And now, in 1998, the search of the masses could again become law. Our
state Senate, under the premise of providing innocent workers the right to
a safe, drug-free workplace, has passed a bill taking from these same
innocent employees their right to privacy and against being unreasonably
searched by their employers. 

There is no epidemic of workplace alcohol and drug use.  According to a
major drug-testing company that supplies workplace drug-testing data to our
government, of the more than 2 million workplace drug tests performed in
the first half of 1997, less than 6 percent resulted positive.  And of
those, over half were from marijuana.  

These positive results do not indicate employees were under the influence;
they indicate employees had left-over traces in their bodies, which in the
case of marijuana can test positive for up to a month after usage. 

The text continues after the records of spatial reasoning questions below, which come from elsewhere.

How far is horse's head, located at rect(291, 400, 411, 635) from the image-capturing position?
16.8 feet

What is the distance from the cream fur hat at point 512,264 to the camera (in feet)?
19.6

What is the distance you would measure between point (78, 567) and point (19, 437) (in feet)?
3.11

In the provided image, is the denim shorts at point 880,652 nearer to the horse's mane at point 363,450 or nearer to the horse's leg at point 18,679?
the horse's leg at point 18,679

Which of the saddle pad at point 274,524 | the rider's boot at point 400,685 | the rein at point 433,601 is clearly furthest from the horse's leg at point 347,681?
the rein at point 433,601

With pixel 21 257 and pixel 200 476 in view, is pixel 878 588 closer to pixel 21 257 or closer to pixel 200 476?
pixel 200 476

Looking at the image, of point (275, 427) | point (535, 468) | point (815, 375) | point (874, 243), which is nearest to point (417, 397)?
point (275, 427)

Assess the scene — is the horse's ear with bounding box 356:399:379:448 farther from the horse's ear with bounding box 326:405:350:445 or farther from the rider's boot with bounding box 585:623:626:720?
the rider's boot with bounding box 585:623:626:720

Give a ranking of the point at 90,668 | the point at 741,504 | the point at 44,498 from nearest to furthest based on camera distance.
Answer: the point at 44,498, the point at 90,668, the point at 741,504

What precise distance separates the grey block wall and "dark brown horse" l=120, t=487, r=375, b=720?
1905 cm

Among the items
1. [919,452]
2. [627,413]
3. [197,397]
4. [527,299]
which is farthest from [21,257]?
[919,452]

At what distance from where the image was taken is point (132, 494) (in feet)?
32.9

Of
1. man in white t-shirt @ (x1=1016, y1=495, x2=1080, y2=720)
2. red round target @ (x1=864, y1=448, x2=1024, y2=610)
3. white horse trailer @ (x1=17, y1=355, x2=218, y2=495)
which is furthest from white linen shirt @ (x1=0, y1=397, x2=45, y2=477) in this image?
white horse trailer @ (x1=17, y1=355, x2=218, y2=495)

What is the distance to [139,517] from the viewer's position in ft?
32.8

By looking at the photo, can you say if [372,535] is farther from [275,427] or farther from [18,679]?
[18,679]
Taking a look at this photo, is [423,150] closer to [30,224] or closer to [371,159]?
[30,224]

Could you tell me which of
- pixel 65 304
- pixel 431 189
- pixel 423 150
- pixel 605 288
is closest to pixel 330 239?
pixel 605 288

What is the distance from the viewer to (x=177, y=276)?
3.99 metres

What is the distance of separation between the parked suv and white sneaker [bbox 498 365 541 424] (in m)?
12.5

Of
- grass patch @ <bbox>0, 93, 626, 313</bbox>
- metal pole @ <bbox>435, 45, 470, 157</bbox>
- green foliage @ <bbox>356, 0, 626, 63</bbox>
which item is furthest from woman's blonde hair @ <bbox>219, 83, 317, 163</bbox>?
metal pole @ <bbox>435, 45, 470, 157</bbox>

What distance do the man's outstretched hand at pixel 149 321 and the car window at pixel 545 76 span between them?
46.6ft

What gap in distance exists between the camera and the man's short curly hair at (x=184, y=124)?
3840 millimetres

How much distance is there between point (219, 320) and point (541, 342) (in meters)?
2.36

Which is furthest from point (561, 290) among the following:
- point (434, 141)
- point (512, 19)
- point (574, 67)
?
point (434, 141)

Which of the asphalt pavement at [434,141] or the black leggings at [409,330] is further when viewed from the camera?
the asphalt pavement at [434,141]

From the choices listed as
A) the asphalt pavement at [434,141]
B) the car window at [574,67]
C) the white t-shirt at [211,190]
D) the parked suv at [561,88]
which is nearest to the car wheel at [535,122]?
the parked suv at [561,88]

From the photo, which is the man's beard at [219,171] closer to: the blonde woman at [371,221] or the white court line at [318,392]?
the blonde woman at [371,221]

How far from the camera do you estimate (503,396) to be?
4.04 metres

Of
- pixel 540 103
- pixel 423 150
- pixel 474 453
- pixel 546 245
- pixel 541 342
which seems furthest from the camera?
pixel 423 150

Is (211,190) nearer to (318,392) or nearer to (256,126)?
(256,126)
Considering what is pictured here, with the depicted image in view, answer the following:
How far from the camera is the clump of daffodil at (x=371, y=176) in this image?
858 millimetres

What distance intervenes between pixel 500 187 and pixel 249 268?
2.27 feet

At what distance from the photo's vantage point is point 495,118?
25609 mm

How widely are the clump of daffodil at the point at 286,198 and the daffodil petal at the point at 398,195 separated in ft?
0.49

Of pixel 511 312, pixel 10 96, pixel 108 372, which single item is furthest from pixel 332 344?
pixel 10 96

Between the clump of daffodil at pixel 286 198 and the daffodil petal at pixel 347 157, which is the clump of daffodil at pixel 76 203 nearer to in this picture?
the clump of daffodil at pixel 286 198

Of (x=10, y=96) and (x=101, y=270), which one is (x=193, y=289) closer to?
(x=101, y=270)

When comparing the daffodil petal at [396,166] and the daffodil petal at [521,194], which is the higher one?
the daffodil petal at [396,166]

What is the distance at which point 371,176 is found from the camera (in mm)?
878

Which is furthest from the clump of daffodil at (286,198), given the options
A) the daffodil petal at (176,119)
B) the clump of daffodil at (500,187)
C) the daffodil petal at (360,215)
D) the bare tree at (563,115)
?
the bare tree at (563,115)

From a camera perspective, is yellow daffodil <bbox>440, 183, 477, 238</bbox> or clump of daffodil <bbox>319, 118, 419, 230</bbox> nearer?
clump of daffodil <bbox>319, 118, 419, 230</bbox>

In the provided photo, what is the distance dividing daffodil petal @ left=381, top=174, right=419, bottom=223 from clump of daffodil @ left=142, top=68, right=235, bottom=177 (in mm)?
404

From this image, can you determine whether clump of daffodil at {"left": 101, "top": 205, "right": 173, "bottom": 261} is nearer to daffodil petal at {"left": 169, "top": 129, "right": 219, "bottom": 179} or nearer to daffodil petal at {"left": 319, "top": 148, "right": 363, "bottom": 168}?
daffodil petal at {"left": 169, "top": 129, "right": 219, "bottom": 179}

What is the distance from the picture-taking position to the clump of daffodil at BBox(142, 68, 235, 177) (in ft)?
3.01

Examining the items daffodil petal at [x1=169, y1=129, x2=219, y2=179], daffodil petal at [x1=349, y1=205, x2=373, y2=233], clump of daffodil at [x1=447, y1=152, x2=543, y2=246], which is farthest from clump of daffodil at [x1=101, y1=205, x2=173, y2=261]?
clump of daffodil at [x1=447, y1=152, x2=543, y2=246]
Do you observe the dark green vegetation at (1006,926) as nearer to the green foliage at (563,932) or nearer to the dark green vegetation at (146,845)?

No one wants drug or alcohol use in the workplace, but statistics certainly
do not justify the unreasonable search of the innocent mass of employees.
Iowa currently has an excellent workplace drug-testing law.  A law
protecting the rights of employees while allowing employers to test when
they have probable cause.  A law promoting rehabilitation of employees who
do have drug or alcohol problems. 

I hope the members of our House of Representatives will see fit to stand up
for the majority of their constituents, working Iowans, and vote down the
new legislation.

Michael H. Dunn, 1412 S. Hampshire, Mason City.